Brief: Reproduce each line from the start of the entries up to and including the line with "8562 centimetres", requests included, and rescale every coordinate and distance in the answers by a factor of 0.25, rounding each to its original number of decimal places with halves rounded up. Omit the pictures from your reply.

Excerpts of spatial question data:
+===+

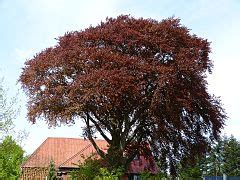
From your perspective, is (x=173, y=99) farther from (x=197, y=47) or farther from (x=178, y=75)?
(x=197, y=47)

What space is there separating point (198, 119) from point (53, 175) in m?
16.2

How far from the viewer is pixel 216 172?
8562 centimetres

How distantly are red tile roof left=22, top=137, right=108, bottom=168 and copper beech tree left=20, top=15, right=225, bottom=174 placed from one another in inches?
725

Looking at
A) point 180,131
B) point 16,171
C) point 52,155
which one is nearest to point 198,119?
point 180,131

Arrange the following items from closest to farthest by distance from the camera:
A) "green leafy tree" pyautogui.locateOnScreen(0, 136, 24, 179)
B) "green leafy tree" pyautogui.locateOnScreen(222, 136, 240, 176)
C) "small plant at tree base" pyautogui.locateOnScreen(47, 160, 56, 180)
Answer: "green leafy tree" pyautogui.locateOnScreen(0, 136, 24, 179)
"small plant at tree base" pyautogui.locateOnScreen(47, 160, 56, 180)
"green leafy tree" pyautogui.locateOnScreen(222, 136, 240, 176)

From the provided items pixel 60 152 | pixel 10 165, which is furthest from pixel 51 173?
pixel 10 165

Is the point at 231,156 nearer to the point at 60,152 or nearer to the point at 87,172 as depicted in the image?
the point at 60,152

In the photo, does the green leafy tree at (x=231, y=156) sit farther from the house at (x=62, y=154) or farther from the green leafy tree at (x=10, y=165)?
the green leafy tree at (x=10, y=165)

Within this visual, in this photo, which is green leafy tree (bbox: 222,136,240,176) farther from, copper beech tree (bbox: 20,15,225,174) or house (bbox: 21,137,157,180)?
copper beech tree (bbox: 20,15,225,174)

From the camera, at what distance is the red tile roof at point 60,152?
1777 inches

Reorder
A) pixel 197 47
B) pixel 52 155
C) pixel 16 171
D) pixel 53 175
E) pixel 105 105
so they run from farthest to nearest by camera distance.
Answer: pixel 52 155 → pixel 53 175 → pixel 197 47 → pixel 105 105 → pixel 16 171

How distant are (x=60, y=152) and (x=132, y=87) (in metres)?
25.8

+===+

Correct output:
From your perspective, is (x=173, y=99) farther from (x=197, y=47) or farther from (x=178, y=75)?
(x=49, y=12)

What space is there separating point (198, 119) from point (53, 175) in m?
4.1

How far from the viewer is pixel 216 172?
2141 centimetres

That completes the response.